First, I'd like to strongly suggest that a single word should do, as I'd
say we've done a bad job in vocabulary construction if overlaps are
common; also, people tend to get enumerations wrong (see, e.g.,
content.level in VOResource).

But my main concern is: what are the valid values here?  If it's a
closed vocabulary (and I think that's almost the right design
descision), we had better get this right.  Which here means: useful.
Which begs the question: Useful for what?

So: What are the use cases for semantics?

I believe semantics should be for machines what description is for
humans: It should allow machines a selection of links of interest to
them, or to do a preselection based on what the user supposedly is
interested in.

What could the selection tasks be?

One is clear to me: "Retrieve the full, original dataset."  I had
suggested "self" as a term for that, and I stand by it.  "science" is
IMHO too general for that, as it would cover things like "joined Echelle
spectrum", too.

For there on, it gets murky, and what I think we should do is go out
to service operators and client writers and pipeline builders and
explain things to them until they come up with use cases.  One thing
that came up recently for me is "mask for contaminated areas of an
image".  That's fairly common, and in an extraction or analysis task,
it's useful to have, and a machine presumably could automatically do
something with it.

I suspect there are quite a few cases like this, but we don't have them,
and new ones might come up.  I'd therefore suggest to have the
vocabulary in an external resource mainained by the DAL chairs, a
SKOS vocabulary, which is easy enough for clients to interpret.  They
might thus still figure out that a mask is an auxillary file although
it's never heard of mask as a term before (this is, e.g., for
preselection on behalf of the user).

Based on this and the "preselection on behalf of the user" use case,
here's a proposal for the start of the vocabulary (with indentation
meaning a narrower-than relation; I volunteer for turning this into
well-formed SKOS if people agree this is where we want to go).

self (the full main dataset)
science (science data related to or generated from the main dataset)
  derivation
    source-list
    joined-dataset (e.g., stacked images, joined spectrum)
  source-file (something the current data was made from)
calibration
preview
info
  log
auxillary
  mask

Maybe that's enough to get people (i.e., pipeline authors, client
writers, all the later users of datalink) dreaming?

Pat has also raised the question of whether the terms should actually be
names of relations.  I believe this is inspired by RDF-like triples,
which look somewhat like

<entity1> <relation> <entity2>.

Since entity2 could be "the link in this row" and entity1 "the dataset
referred to in the id column", I might like this relation thing.  But
then I didn't quite like that in the end.  Here's how that came
about:  Suppose entity2 really is a big log of observation entries
for the Z observatory.

Now, what's <relation> in 

ivo://x.ogs/data?exposure1 <relation> the Z observatory log?

is-logged-in?  has-an-entry-in?
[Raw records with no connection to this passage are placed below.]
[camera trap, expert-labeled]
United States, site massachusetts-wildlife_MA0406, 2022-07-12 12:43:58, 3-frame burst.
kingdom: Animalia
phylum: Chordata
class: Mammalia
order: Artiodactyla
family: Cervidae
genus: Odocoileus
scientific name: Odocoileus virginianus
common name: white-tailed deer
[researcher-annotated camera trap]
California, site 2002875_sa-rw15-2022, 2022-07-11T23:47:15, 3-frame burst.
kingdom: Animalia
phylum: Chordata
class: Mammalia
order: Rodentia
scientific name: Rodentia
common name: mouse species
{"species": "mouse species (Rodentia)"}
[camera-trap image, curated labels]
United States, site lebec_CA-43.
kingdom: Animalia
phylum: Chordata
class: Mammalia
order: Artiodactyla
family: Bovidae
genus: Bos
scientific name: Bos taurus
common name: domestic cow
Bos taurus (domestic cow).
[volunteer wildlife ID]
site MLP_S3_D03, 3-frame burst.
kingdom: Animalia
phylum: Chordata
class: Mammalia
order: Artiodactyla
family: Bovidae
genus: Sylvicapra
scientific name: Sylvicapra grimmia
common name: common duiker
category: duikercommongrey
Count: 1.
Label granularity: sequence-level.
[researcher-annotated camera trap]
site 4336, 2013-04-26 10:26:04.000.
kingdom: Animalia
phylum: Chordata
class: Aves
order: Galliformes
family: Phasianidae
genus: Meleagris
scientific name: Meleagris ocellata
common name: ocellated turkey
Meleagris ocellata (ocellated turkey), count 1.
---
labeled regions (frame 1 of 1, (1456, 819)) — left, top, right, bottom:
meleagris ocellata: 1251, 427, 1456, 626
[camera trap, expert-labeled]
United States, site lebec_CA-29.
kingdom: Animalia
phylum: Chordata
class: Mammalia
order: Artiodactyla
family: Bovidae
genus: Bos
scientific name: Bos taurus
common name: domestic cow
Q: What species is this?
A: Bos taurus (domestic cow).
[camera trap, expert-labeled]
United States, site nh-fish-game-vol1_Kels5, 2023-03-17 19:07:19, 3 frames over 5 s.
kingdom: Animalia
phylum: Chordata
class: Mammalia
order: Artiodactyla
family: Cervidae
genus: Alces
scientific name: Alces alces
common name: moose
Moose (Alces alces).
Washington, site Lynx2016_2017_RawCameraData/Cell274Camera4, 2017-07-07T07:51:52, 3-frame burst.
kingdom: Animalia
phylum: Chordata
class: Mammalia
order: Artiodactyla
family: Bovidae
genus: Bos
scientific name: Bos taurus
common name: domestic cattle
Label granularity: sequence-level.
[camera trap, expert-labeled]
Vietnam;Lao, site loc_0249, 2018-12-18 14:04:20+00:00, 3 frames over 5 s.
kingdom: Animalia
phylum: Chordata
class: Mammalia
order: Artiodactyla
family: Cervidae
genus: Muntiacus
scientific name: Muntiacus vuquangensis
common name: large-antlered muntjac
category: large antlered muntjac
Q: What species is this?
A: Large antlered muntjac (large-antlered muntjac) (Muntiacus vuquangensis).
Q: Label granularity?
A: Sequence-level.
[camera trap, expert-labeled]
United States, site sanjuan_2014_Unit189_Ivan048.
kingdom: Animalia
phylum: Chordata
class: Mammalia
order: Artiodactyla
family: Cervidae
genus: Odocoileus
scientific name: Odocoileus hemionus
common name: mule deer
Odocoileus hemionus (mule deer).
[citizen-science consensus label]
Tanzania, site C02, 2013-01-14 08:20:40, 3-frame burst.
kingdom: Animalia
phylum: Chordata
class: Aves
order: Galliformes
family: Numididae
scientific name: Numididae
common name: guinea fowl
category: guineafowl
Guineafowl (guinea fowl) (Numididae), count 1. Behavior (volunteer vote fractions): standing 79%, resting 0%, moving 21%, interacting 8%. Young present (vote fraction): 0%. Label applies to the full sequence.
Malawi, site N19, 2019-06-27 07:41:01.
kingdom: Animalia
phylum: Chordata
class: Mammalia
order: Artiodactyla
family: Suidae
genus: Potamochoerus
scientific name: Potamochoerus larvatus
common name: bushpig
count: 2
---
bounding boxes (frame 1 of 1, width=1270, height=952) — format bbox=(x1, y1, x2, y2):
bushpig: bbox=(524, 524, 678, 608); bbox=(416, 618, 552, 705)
Don't like it, seems very artificial.
And indeed, what we're talking about here simply is a file, a
dataset, "a thing", and semantics IMHO shouldn't do more than say
what kind of thing.  Hence, semantics should contain a noun,
specifically, a noun that's narrower than "scientifically relevant
data" or "service producing scientifically relevant data".  For that,
we don't need RDF, the notion of triples, or relations.  The
computationally much simpler plain vocabulary suffices.

And I'd consider that good news.

Cheers,

            Markus